Stephen Harper found himself fighting battles on several fronts this week. First, there was the controversy surrounding the insurance policy which two senior Conservative operatives allegedly offered independent MP Chuck Cadman shortly before he died in 2005. Harper maintains that Cadman was offered "financial considerations" to help him pay election expenses, if Cadman's vote to defeat Paul Martin's Liberals forced Cadman to run in the next election. But whether Cadman was offered an insurance policy or money to pay election expenses is immaterial. The whole story doesn't pass the smell test. Cadman had been evicted from the Alliance Party, the original vehicle which Harper rode to the leadership of the new Conservative Party of Canada; and the new party had already chosen its candidate to run against Cadman. Why would the Conservatives offer financial support to their rival? The implication is that Harper, or envoys acting as his agents, were trying to buy Cadman's vote. When the Liberals had the gall to level that charge, the Prime Minister vowed that he would see them in court.

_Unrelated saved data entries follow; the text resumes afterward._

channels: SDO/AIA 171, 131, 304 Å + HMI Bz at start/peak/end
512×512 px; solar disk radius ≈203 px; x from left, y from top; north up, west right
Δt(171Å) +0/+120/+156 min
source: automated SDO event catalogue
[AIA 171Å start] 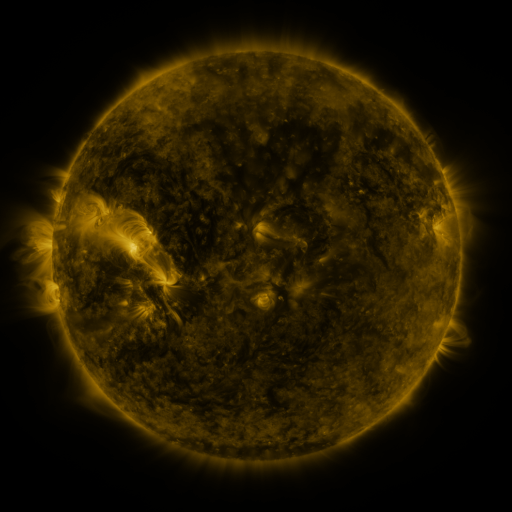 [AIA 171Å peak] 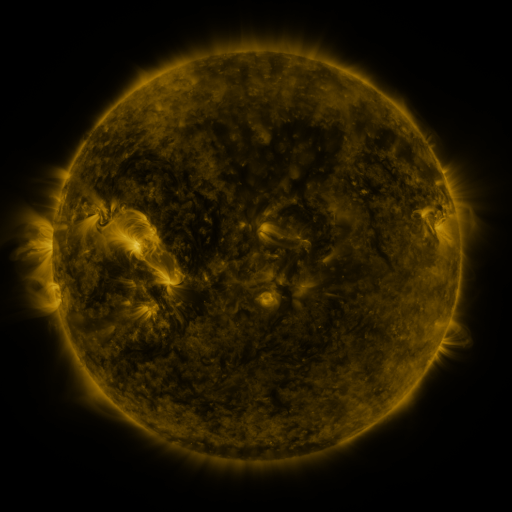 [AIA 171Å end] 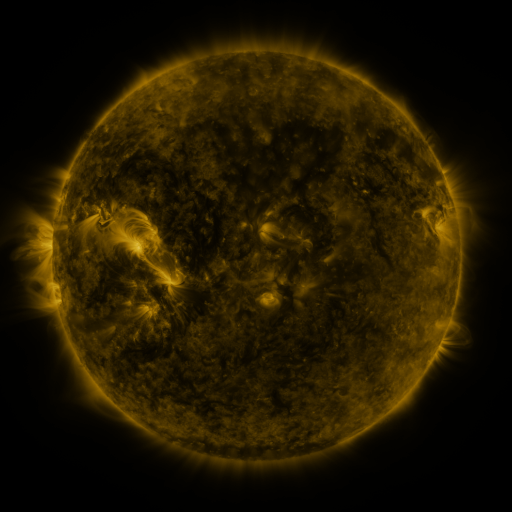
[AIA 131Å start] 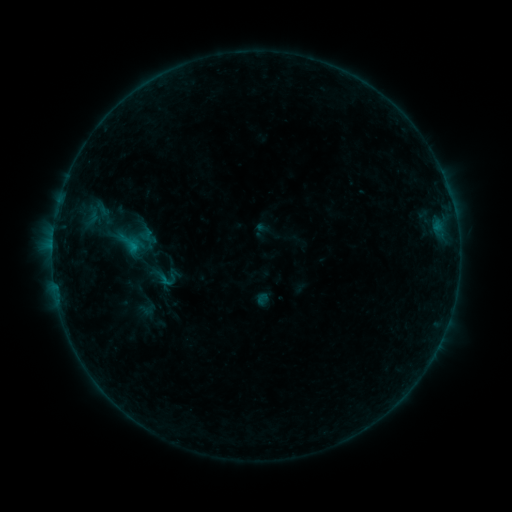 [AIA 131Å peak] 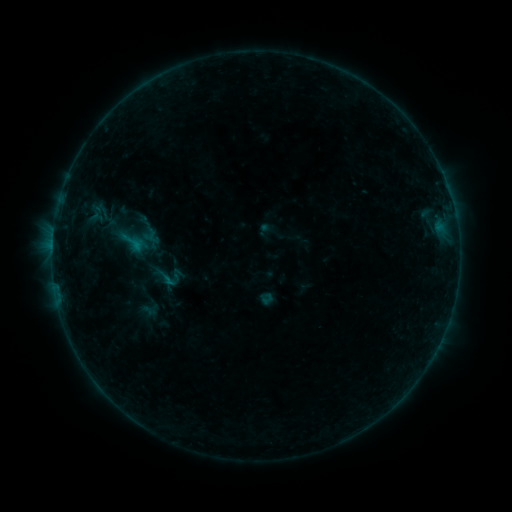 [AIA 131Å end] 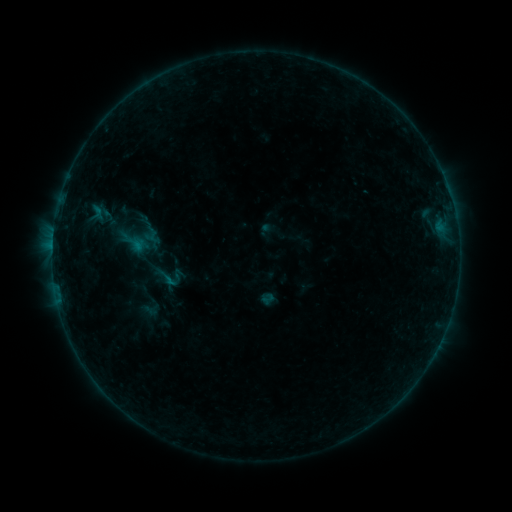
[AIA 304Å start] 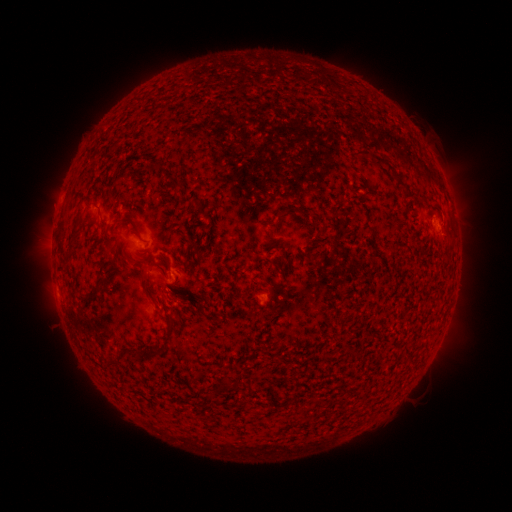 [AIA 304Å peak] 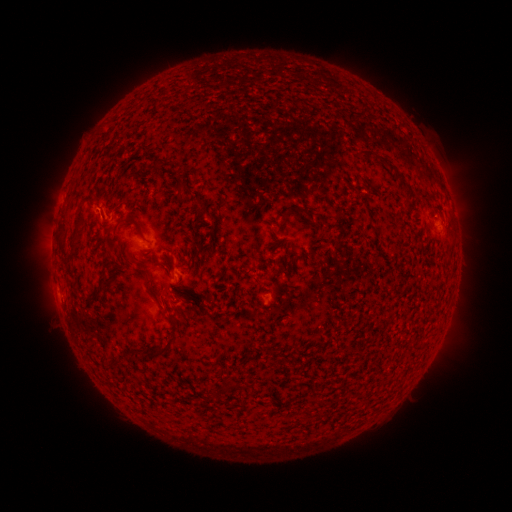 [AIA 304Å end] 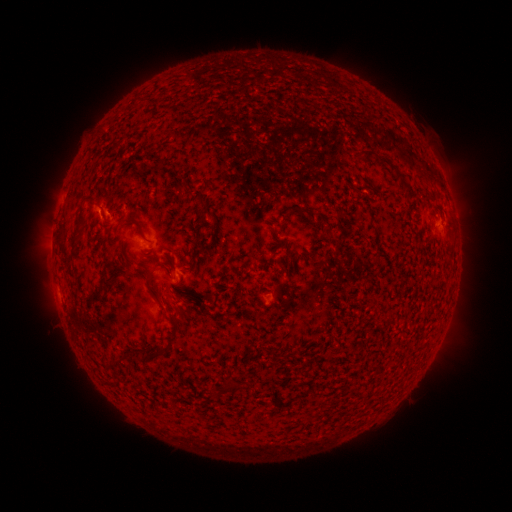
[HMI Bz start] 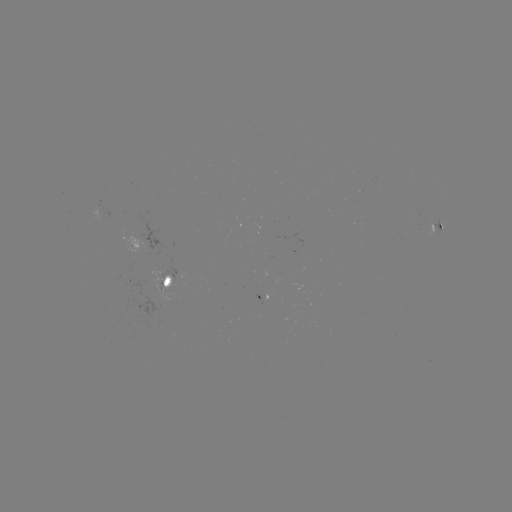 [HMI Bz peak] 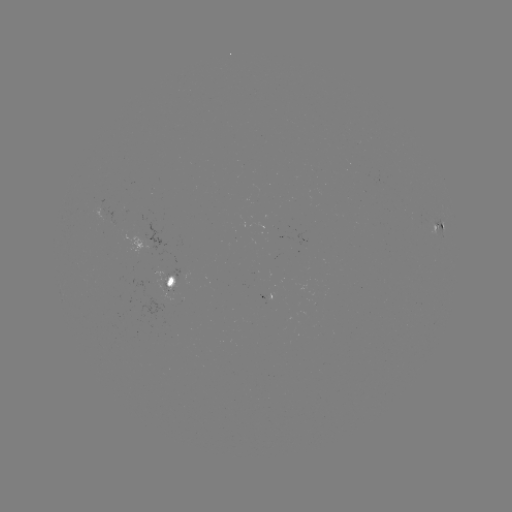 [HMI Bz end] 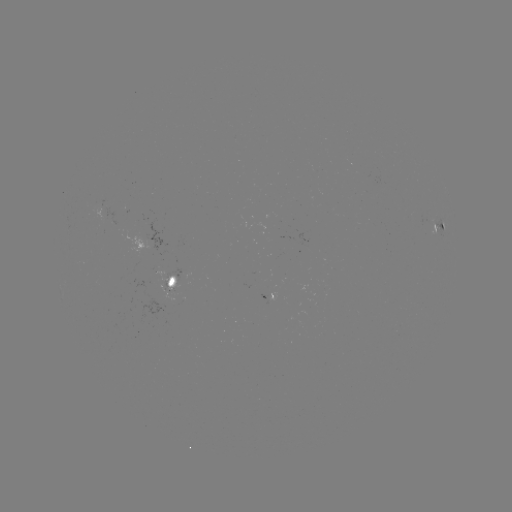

Then there was the leak of a memo from the Canadian consulate in Chicago, claiming that, while Barack Obama was threatening to reopen NAFTA, he really wasn't serious about it. The memo led to charges that Canada was interfering in the American Democratic primary. When ABC News released the story that Obama's apparent duplicity on NAFTA originated with Ian Brodie, Harper's Chief of Staff, Harper denied the claim -- until it was verified. Now, he says, he will investigate everyone connected to the leak. As James Travers noted in the Toronto Star, discretion is the soul of diplomacy; and, while the Harper government is not the first to throw discretion to the winds, the whole affair suggests diplomacy is not this government's strong suit.

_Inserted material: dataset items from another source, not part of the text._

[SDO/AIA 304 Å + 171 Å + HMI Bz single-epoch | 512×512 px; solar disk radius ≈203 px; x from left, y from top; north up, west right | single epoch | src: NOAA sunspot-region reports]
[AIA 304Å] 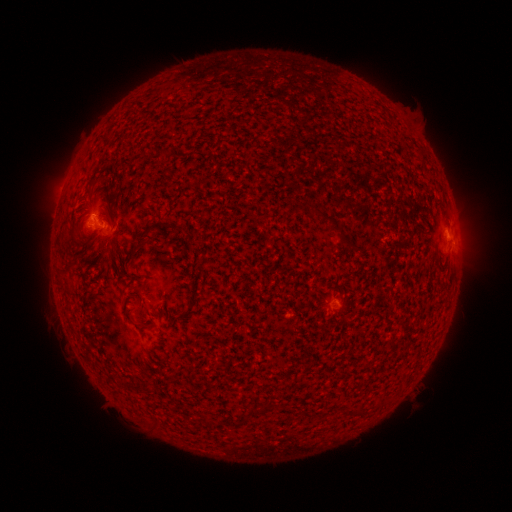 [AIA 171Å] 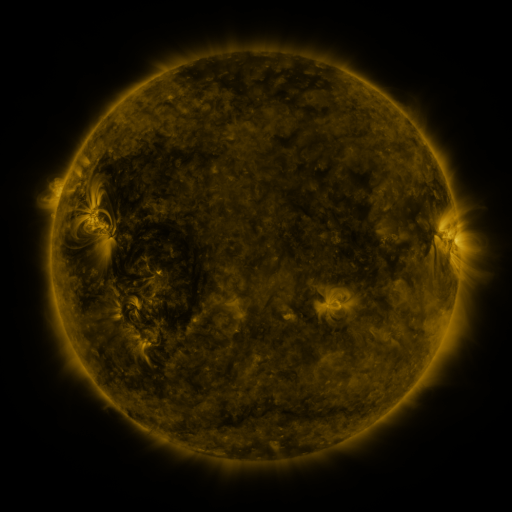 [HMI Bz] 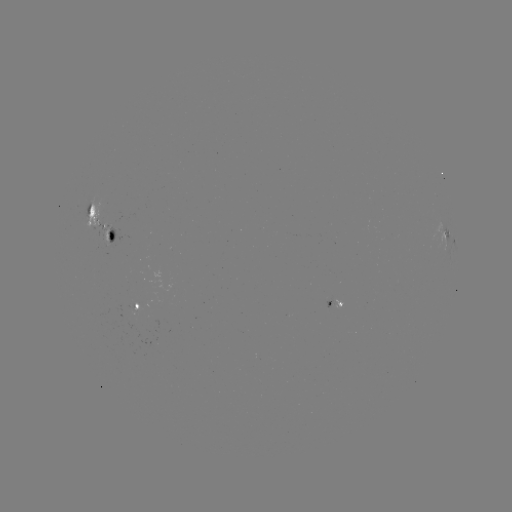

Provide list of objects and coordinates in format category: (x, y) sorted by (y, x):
spotted active region: (97, 225)
spotted active region: (445, 240)
spotted active region: (338, 303)
spotted active region: (137, 304)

And, two nights ago, Dan McTeague's private member's bill (which offered parents an annual $5000 tax break for each of their children who eventually attended institutions of higher learning) passed the house. The cost of the program was estimated at one billion dollars a year. Claiming that the government didn't have "money to throw around" the Conservatives vowed to kill the bill in the Senate -- a body they want to abolish. Having decreased the government's revenue stream by $10 to $12 billion a year after cutting the GST 2 percent, Mr Harper and his associates claim that the cupboard is bare. They know how to cut costs. But this government, led by a professional economist, doesn't know how to invest in the country's future.

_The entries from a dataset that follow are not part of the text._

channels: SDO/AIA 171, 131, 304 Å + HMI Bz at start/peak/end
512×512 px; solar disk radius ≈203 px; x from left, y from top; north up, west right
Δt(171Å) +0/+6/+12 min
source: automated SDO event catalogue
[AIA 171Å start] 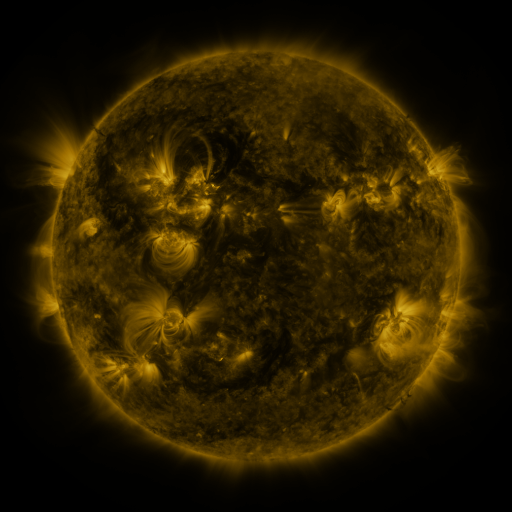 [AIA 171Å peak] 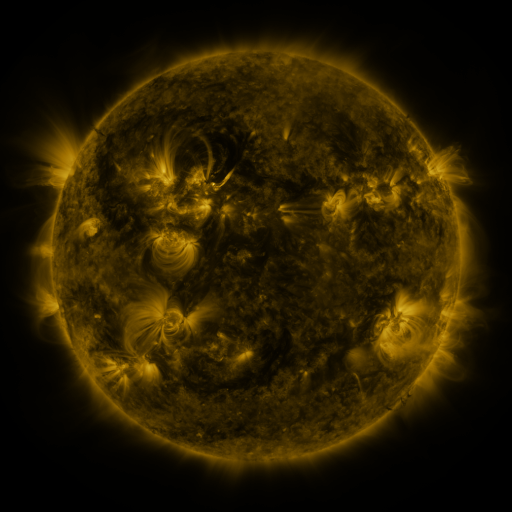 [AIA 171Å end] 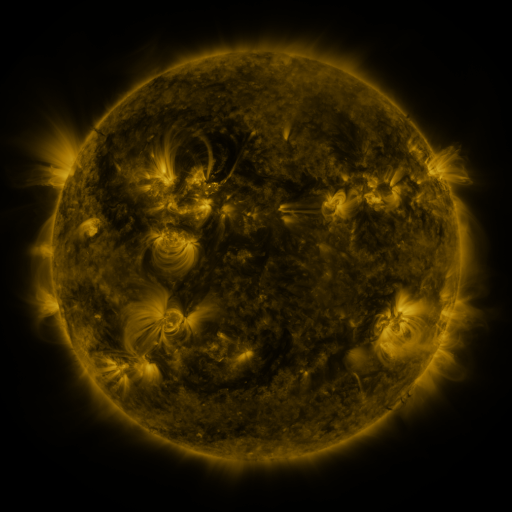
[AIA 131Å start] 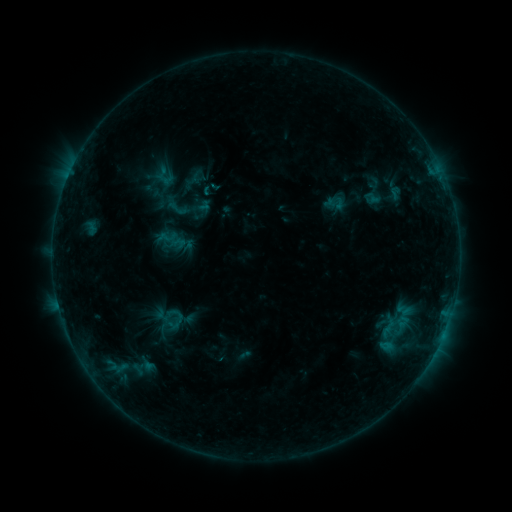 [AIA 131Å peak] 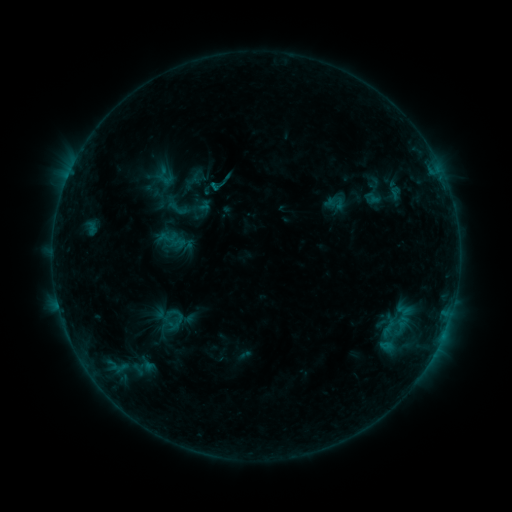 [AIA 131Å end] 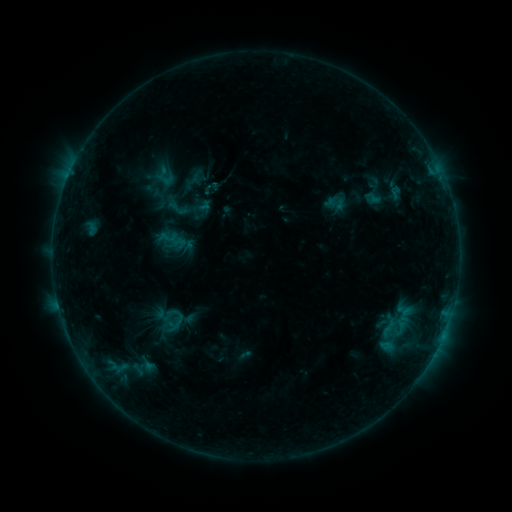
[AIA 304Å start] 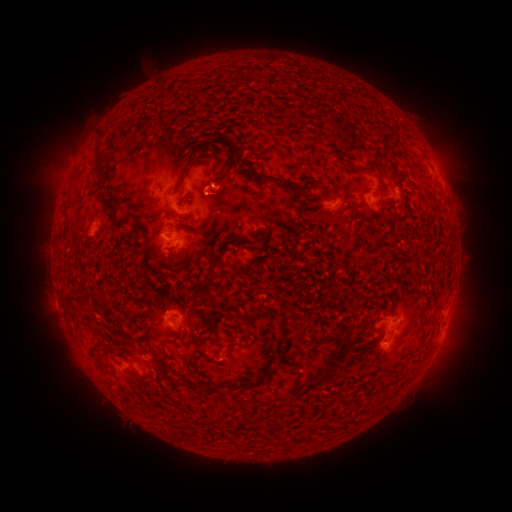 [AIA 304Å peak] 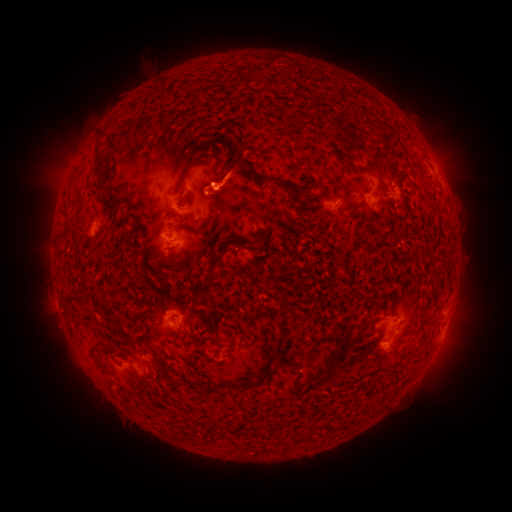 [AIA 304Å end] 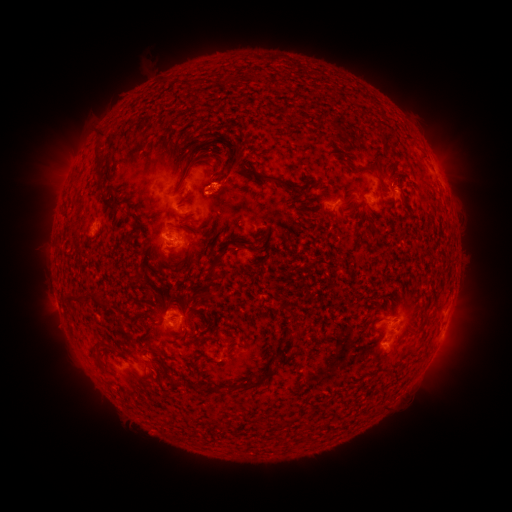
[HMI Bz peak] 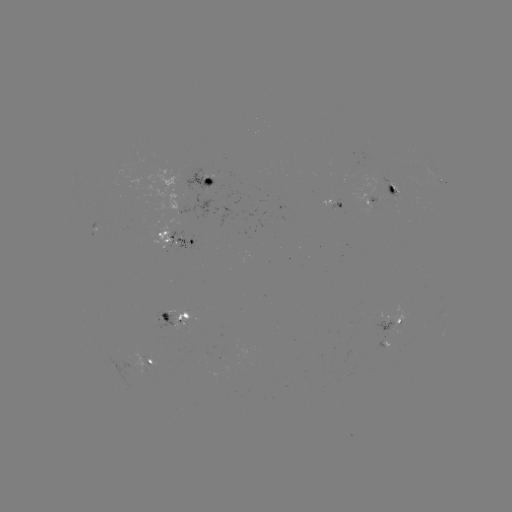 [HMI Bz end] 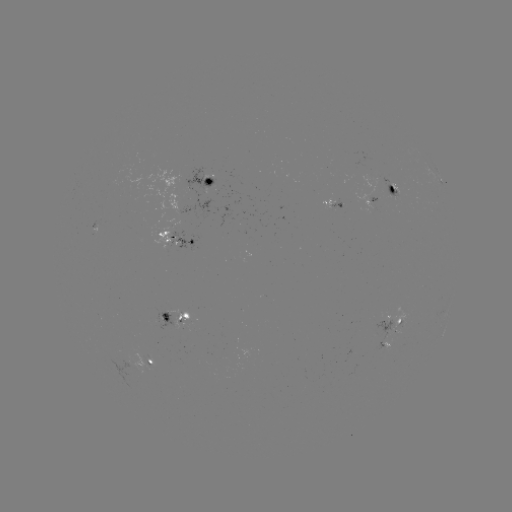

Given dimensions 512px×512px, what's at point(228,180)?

More and more, these folks are beginning to look like The Gang That Couldn't Shoot Straight. Despite their sound and fury, their wounds are self inflicted. A recent Canwest Global poll suggested that one in three Canadians believes Harper is lying when he claims that he knew nothing specific about the offer made to Cadman. Mr. Harper is someone who insists that everything the government does be routed through his office. It's hard to believe that he was unaware of what was going on behind the scenes with any of these files. However, knowledge and judgment are two different things. One does not necessarily proceed from the other. And trying to mask that fact with half truths merely calls attention to one's shortcomings.
The last Conservative Prime Minister of Canada developed a reputation for embroidering the truth. That reputation haunts Brian Mulroney to this day. As Lawrence Martin wrote this week in The Globe and Mail, "it's hard to give the government the benefit of the doubt. . . its credibility is suspect." Like Samson in Milton's poem, Mr. Harper could bring the whole edifice down around his ears.